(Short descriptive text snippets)
%%

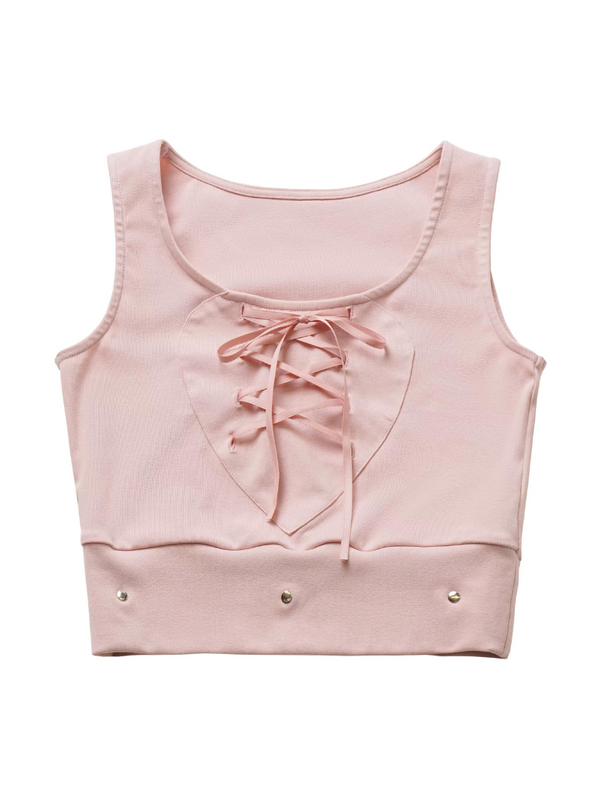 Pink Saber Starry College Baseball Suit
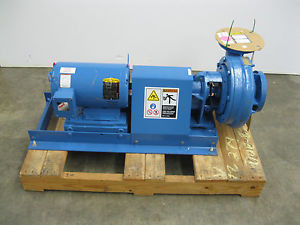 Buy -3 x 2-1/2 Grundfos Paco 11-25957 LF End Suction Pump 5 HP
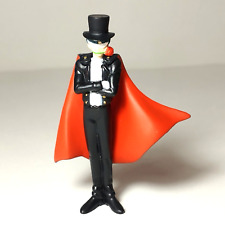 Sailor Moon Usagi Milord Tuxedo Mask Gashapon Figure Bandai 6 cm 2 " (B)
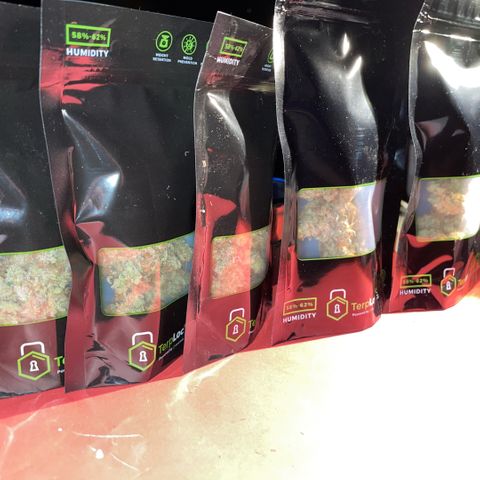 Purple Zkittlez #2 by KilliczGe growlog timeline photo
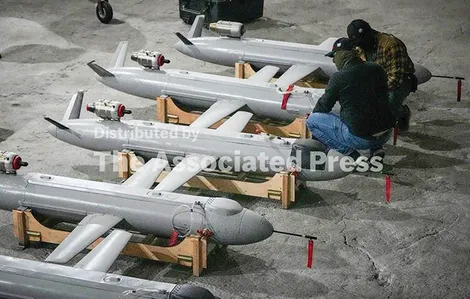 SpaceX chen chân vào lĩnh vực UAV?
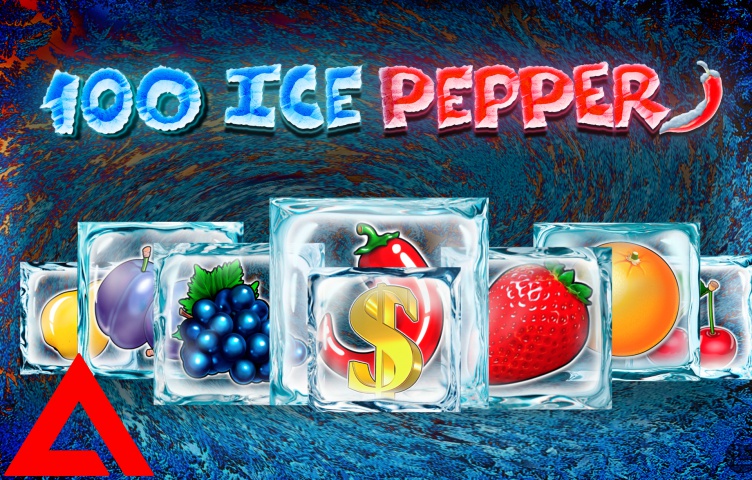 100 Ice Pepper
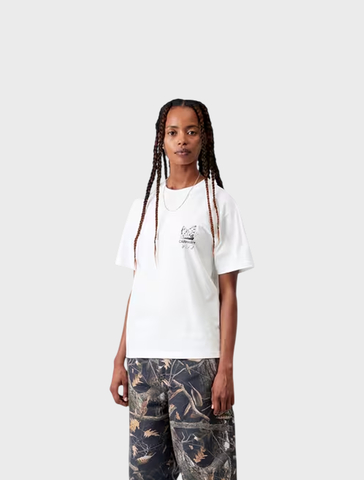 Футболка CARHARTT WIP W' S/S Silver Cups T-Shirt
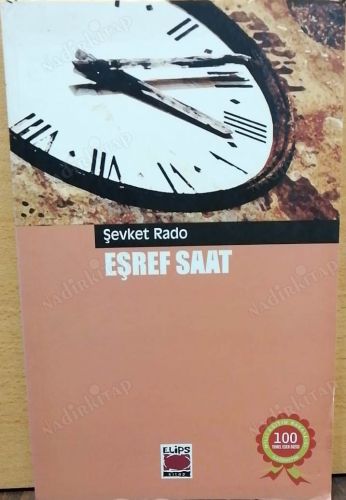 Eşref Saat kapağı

%%

■ **Activity**
Leave out the pictures, and extract exactly the lines from the one with "Sailor Moon Usagi" through the end of the records, both ends included.

■ **Response box**
 Sailor Moon Usagi Milord Tuxedo Mask Gashapon Figure Bandai 6 cm 2 " (B)
 Purple Zkittlez #2 by KilliczGe growlog timeline photo
 SpaceX chen chân vào lĩnh vực UAV?
 100 Ice Pepper
 Футболка CARHARTT WIP W' S/S Silver Cups T-Shirt
 Eşref Saat kapağı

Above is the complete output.